**Goal of the exercise**
Convert the entries below into a numbered list with one line per item, and omit the blank lines.

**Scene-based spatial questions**
= = = =

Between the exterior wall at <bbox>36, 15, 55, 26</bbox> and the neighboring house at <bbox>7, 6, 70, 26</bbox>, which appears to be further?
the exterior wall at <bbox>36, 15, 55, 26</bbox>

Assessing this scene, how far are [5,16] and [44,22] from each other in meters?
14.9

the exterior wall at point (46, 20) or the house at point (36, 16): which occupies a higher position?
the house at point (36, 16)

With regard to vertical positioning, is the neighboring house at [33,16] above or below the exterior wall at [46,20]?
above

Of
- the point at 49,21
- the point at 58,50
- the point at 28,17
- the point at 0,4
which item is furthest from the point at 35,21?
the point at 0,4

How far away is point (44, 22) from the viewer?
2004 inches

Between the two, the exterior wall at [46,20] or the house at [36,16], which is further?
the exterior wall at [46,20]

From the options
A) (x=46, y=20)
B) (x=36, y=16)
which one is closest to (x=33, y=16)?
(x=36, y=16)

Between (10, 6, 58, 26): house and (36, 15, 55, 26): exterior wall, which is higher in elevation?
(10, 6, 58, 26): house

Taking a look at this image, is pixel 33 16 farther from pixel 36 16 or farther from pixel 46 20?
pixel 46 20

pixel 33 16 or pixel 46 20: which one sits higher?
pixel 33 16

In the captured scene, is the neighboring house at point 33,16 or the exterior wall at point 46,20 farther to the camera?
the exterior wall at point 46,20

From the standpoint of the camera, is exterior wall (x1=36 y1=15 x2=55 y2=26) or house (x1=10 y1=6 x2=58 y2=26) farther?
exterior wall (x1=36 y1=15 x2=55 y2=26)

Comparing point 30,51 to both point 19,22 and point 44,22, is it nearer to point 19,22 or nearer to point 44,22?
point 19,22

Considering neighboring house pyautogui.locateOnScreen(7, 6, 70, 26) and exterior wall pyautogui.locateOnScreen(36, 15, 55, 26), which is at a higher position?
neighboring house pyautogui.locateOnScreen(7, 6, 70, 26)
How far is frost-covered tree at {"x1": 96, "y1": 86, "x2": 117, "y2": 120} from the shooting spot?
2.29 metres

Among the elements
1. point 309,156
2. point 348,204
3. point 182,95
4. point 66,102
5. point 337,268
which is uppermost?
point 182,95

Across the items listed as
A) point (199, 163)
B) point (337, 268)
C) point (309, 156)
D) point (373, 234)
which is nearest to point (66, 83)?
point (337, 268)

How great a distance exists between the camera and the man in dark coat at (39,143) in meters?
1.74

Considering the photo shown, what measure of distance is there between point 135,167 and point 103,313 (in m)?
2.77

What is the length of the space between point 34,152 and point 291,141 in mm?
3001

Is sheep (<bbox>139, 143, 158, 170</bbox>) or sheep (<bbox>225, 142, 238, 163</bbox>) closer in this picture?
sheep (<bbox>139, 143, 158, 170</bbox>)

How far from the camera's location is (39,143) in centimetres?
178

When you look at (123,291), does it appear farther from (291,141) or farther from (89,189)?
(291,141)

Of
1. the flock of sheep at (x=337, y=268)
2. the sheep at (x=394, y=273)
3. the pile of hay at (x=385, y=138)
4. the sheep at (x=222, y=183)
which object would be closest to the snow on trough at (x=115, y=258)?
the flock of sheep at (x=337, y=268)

= = = =

**Written answer**
1. Between the exterior wall at <bbox>36, 15, 55, 26</bbox> and the neighboring house at <bbox>7, 6, 70, 26</bbox>, which appears to be further?
2. the exterior wall at <bbox>36, 15, 55, 26</bbox>
3. Assessing this scene, how far are [5,16] and [44,22] from each other in meters?
4. 14.9
5. the exterior wall at point (46, 20) or the house at point (36, 16): which occupies a higher position?
6. the house at point (36, 16)
7. With regard to vertical positioning, is the neighboring house at [33,16] above or below the exterior wall at [46,20]?
8. above
9. Of
10. - the point at 49,21
11. - the point at 58,50
12. - the point at 28,17
13. - the point at 0,4
14. which item is furthest from the point at 35,21?
15. the point at 0,4
16. How far away is point (44, 22) from the viewer?
17. 2004 inches
18. Between the two, the exterior wall at [46,20] or the house at [36,16], which is further?
19. the exterior wall at [46,20]
20. From the options
21. A) (x=46, y=20)
22. B) (x=36, y=16)
23. which one is closest to (x=33, y=16)?
24. (x=36, y=16)
25. Between (10, 6, 58, 26): house and (36, 15, 55, 26): exterior wall, which is higher in elevation?
26. (10, 6, 58, 26): house
27. Taking a look at this image, is pixel 33 16 farther from pixel 36 16 or farther from pixel 46 20?
28. pixel 46 20
29. pixel 33 16 or pixel 46 20: which one sits higher?
30. pixel 33 16
31. In the captured scene, is the neighboring house at point 33,16 or the exterior wall at point 46,20 farther to the camera?
32. the exterior wall at point 46,20
33. From the standpoint of the camera, is exterior wall (x1=36 y1=15 x2=55 y2=26) or house (x1=10 y1=6 x2=58 y2=26) farther?
34. exterior wall (x1=36 y1=15 x2=55 y2=26)
35. Comparing point 30,51 to both point 19,22 and point 44,22, is it nearer to point 19,22 or nearer to point 44,22?
36. point 19,22
37. Considering neighboring house pyautogui.locateOnScreen(7, 6, 70, 26) and exterior wall pyautogui.locateOnScreen(36, 15, 55, 26), which is at a higher position?
38. neighboring house pyautogui.locateOnScreen(7, 6, 70, 26)
39. How far is frost-covered tree at {"x1": 96, "y1": 86, "x2": 117, "y2": 120} from the shooting spot?
40. 2.29 metres
41. Among the elements
42. 1. point 309,156
43. 2. point 348,204
44. 3. point 182,95
45. 4. point 66,102
46. 5. point 337,268
47. which is uppermost?
48. point 182,95
49. Across the items listed as
50. A) point (199, 163)
51. B) point (337, 268)
52. C) point (309, 156)
53. D) point (373, 234)
54. which is nearest to point (66, 83)?
55. point (337, 268)
56. How great a distance exists between the camera and the man in dark coat at (39,143) in meters?
57. 1.74
58. Considering the photo shown, what measure of distance is there between point 135,167 and point 103,313 (in m)?
59. 2.77
60. What is the length of the space between point 34,152 and point 291,141 in mm?
61. 3001
62. Is sheep (<bbox>139, 143, 158, 170</bbox>) or sheep (<bbox>225, 142, 238, 163</bbox>) closer in this picture?
63. sheep (<bbox>139, 143, 158, 170</bbox>)
64. How far from the camera's location is (39,143) in centimetres?
65. 178
66. When you look at (123,291), does it appear farther from (291,141) or farther from (89,189)?
67. (291,141)
68. Of
69. 1. the flock of sheep at (x=337, y=268)
70. 2. the sheep at (x=394, y=273)
71. 3. the pile of hay at (x=385, y=138)
72. 4. the sheep at (x=222, y=183)
73. which object would be closest to the snow on trough at (x=115, y=258)?
74. the flock of sheep at (x=337, y=268)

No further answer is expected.